Using the direct calculation method, I am not seeing how E(N²) is calculated as:

0.5(5² + 5) + 0.5(1² + 1) = 16

In my mind, this would've been:

0.5(5²) + 0.5(1²) = 13

I do see how the double expectation theorem works though.

What am I not understanding?

[Kazodev]

Quote:

Originally Posted by Actuario

Hi,

Using the direct calculation method, I am not seeing how E(N²) is calculated as:

0.5(5² + 5) + 0.5(1² + 1) = 16

In my mind, this would've been:

0.5(5²) + 0.5(1²) = 13

I do see how the double expectation theorem works though.

What am I not understanding?

Care to post the actual question?

[Abraham Weishaus]

Let me guess (I don't have the Actex manual):

You are given an equally weighted mixture of two Poisson distributions, with the first having a mean of 5 and the second having a mean of 1. Calculate the variance of the mixture.

How did I do?

[Qisoneminusp]

Yes, that is exactly what kind of problem this is.
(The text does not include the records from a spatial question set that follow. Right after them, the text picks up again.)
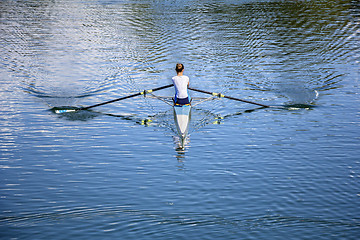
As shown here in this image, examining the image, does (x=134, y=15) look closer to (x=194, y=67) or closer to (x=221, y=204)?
(x=194, y=67)

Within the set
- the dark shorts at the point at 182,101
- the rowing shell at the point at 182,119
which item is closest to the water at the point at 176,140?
the rowing shell at the point at 182,119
Given 50% Good drivers, 50% Bad drivers.
LambdaG = 1, LambdaB = 5
Find E(N^2).

It then shows:
E(N^2) = .5(Nbad^2) + .5(Ngood^2)
E(N^2) = .5(5^2 + 5) + .5(1^2 + 1)

What formula does this come from, or what is the logic behind this?

[Gandalf]

Line one is just the standard conditional expectation applied to N^2:

E(anything) = E(anything | A) * prob(A) = E(anything | ~A) * prob(~ A)

Line 2 is just substituting in E(N^2|good) and E(N^2|bad)

[Actuario]

Quote:

Originally Posted by Gandalf

Line one is just the standard conditional expectation applied to N^2:

E(anything) = E(anything | A) * prob(A) = E(anything | ~A) * prob(~ A)
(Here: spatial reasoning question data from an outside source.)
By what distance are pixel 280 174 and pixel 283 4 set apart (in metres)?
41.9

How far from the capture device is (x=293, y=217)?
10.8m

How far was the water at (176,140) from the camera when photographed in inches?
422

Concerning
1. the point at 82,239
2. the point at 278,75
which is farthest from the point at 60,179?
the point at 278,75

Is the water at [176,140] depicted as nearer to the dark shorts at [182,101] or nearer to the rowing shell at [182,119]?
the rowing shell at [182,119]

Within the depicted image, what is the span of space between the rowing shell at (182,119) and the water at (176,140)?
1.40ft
Line 2 is just substituting in E(N^2|good) and E(N^2|bad)

Line 1 should read:

E(anything) = E(anything | A) * prob(A) + E(anything | ~A) * prob(~ A)

I still don't understand how line 2 works, I'm feeling

How do you get to 0.5(5² + 5) + 0.5(1² + 1) = 16 ?

[Gandalf]

If the distribution of Nbad is Poisson with mean 5, then
Var(Nbad) = E(Nbad^2) - (E(Nbad))^2; definition of variance
5 = E(Nbad^2) - 5^2 since Poisson with mean = variance =5
E(Nbad)^2 = 5^2 + 5
Similarly for Ngood.
.5's are P(good) and P(not good) = P(bad)

[Qisoneminusp]

:: slaps forehead ::

duh! Thanks for clearing that up!

[Actuario]

Awesome, thank you very much!!!